WORK ITEM
Lay out the lines below as a numbered list, skipping any blank lines and leaving the pictures out of your answer.

EXERCISE INPUT
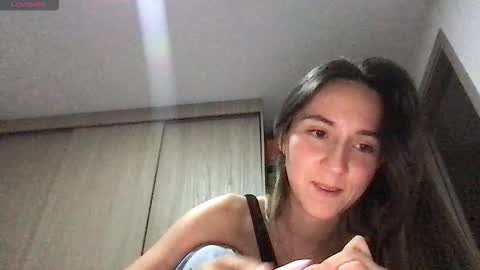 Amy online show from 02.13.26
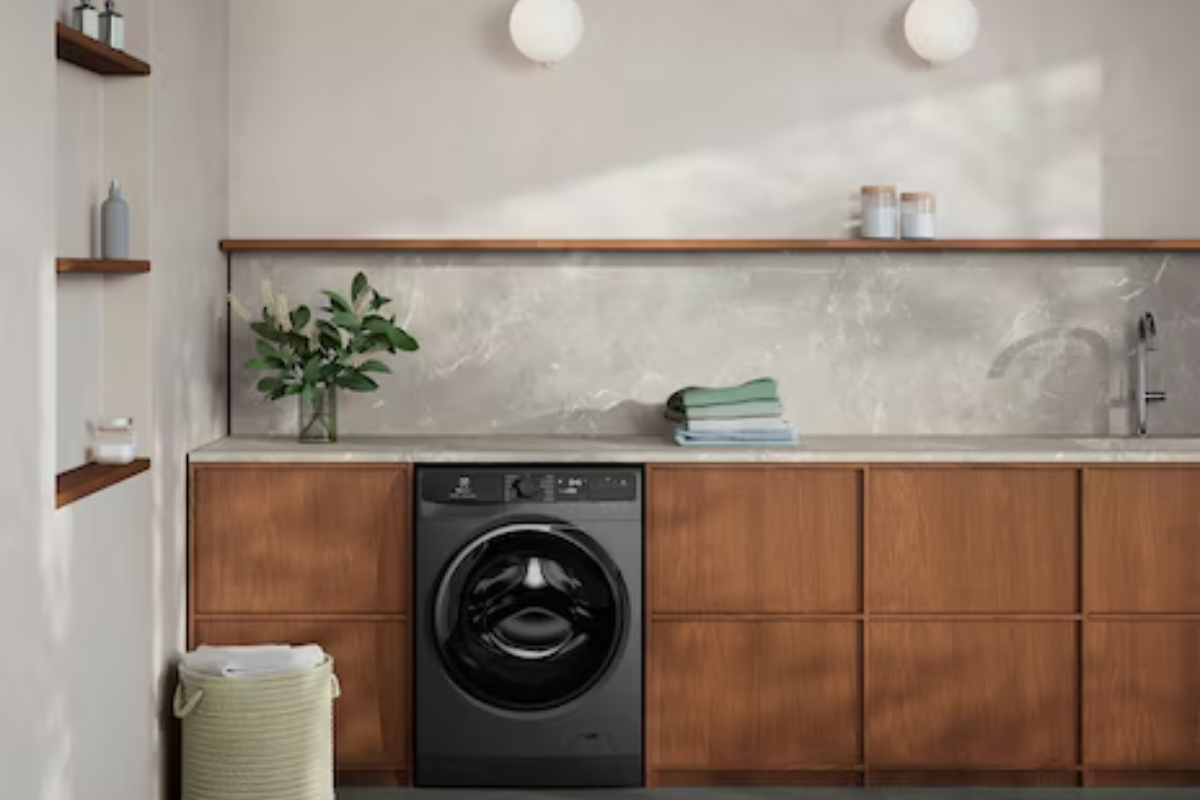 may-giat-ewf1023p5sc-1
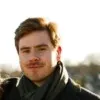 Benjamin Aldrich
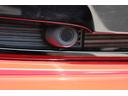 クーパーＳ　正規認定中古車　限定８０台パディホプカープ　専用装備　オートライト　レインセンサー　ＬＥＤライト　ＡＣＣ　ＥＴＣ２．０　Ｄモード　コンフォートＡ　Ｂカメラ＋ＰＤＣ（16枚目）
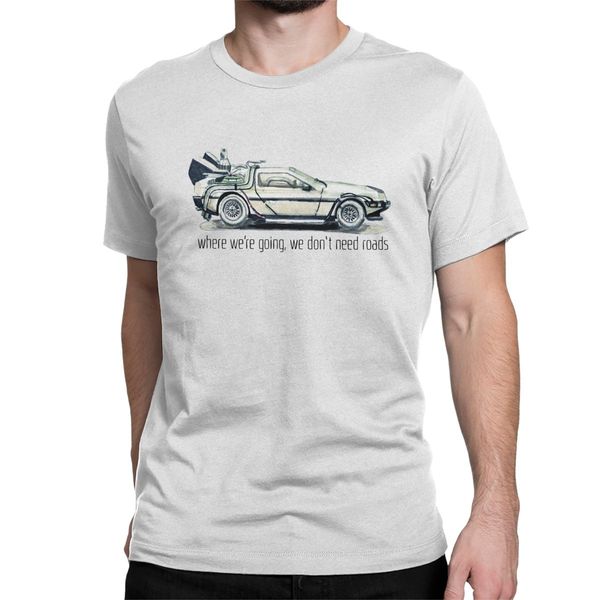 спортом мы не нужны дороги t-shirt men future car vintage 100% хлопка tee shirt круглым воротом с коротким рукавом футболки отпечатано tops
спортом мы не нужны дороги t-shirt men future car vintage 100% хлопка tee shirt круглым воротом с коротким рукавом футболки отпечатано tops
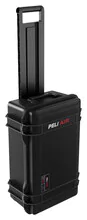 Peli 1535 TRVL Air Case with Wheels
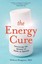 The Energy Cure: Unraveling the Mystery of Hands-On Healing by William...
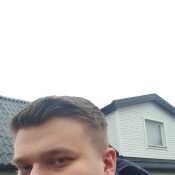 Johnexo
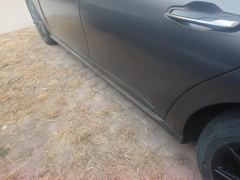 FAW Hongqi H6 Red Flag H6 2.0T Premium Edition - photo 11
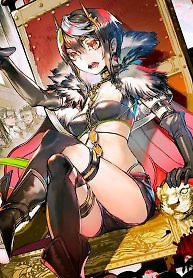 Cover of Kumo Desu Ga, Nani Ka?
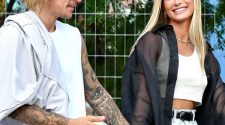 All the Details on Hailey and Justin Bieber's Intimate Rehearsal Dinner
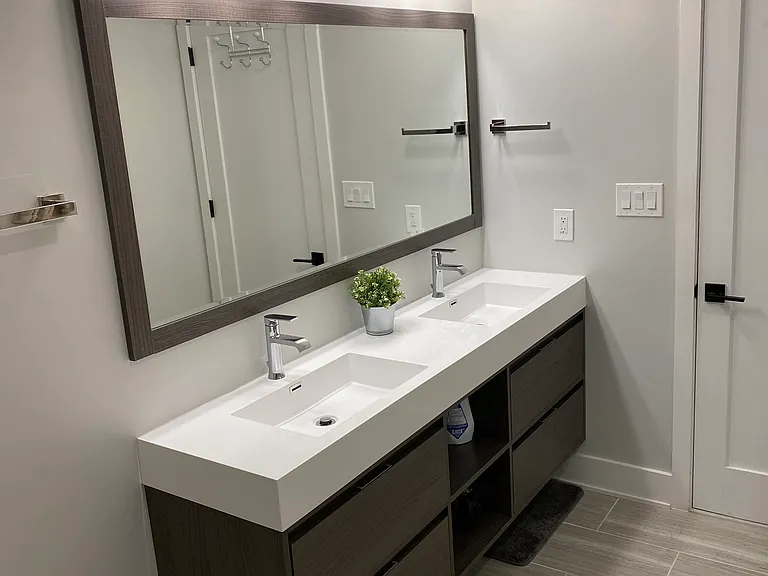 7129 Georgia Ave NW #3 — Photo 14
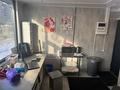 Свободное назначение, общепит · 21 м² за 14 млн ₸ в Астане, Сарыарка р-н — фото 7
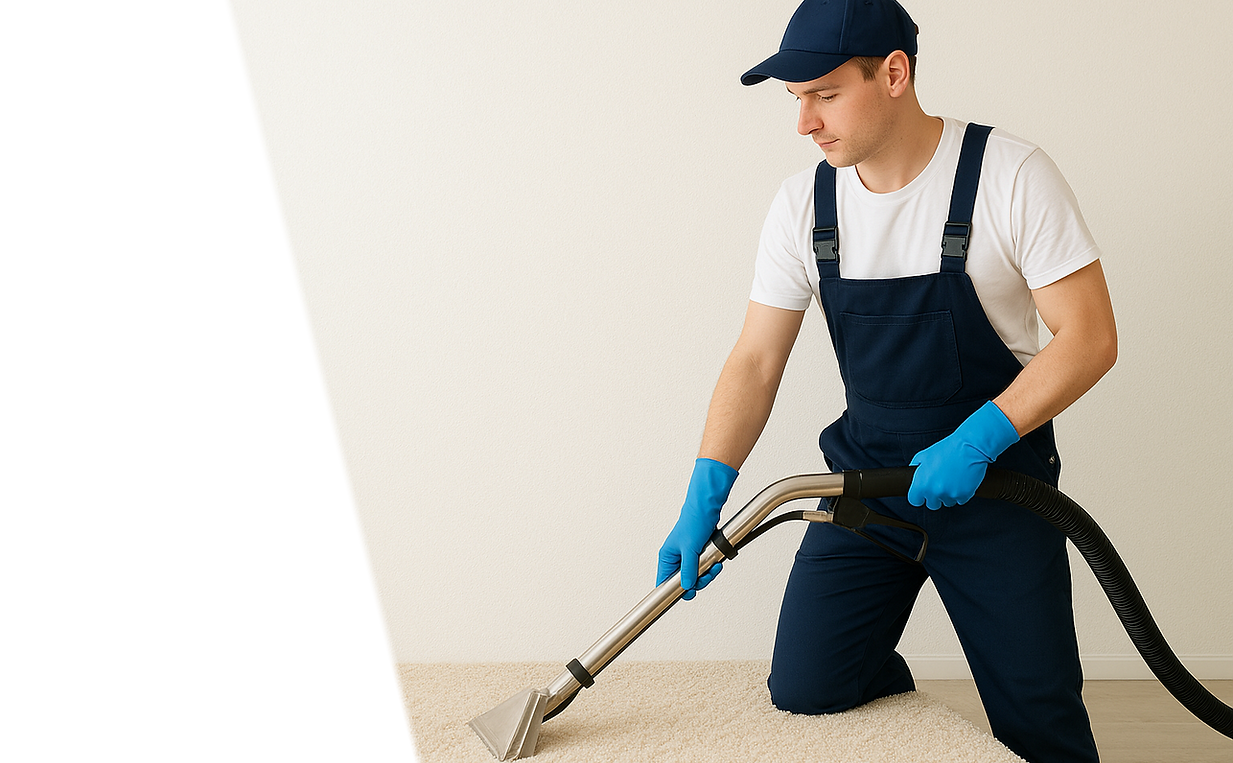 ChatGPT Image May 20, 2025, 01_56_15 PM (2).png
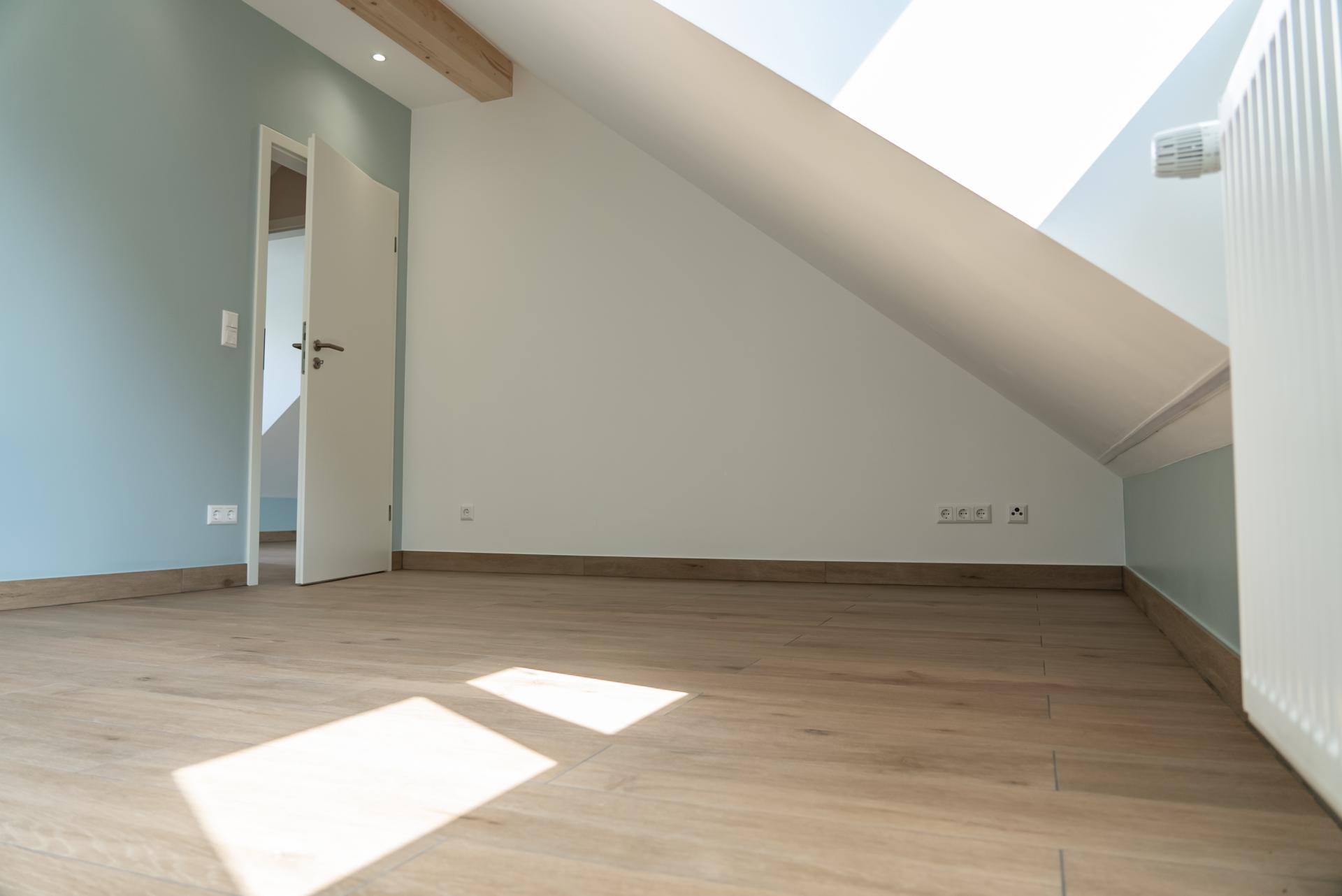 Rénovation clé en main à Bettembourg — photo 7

EXPECTED OUTPUT
1.  Amy online show from 02.13.26
2.  may-giat-ewf1023p5sc-1
3.  Benjamin Aldrich
4.  クーパーＳ　正規認定中古車　限定８０台パディホプカープ　専用装備　オートライト　レインセンサー　ＬＥＤライト　ＡＣＣ　ＥＴＣ２．０　Ｄモード　コンフォートＡ　Ｂカメラ＋ＰＤＣ（16枚目）
5.  спортом мы не нужны дороги t-shirt men future car vintage 100% хлопка tee shirt круглым воротом с коротким рукавом футболки отпечатано tops
6. спортом мы не нужны дороги t-shirt men future car vintage 100% хлопка tee shirt круглым воротом с коротким рукавом футболки отпечатано tops
7.  Peli 1535 TRVL Air Case with Wheels
8.  The Energy Cure: Unraveling the Mystery of Hands-On Healing by William...
9.  Johnexo
10.  FAW Hongqi H6 Red Flag H6 2.0T Premium Edition - photo 11
11.  Cover of Kumo Desu Ga, Nani Ka?
12.  All the Details on Hailey and Justin Bieber's Intimate Rehearsal Dinner
13.  7129 Georgia Ave NW #3 — Photo 14
14.  Свободное назначение, общепит · 21 м² за 14 млн ₸ в Астане, Сарыарка р-н — фото 7
15.  ChatGPT Image May 20, 2025, 01_56_15 PM (2).png
16.  Rénovation clé en main à Bettembourg — photo 7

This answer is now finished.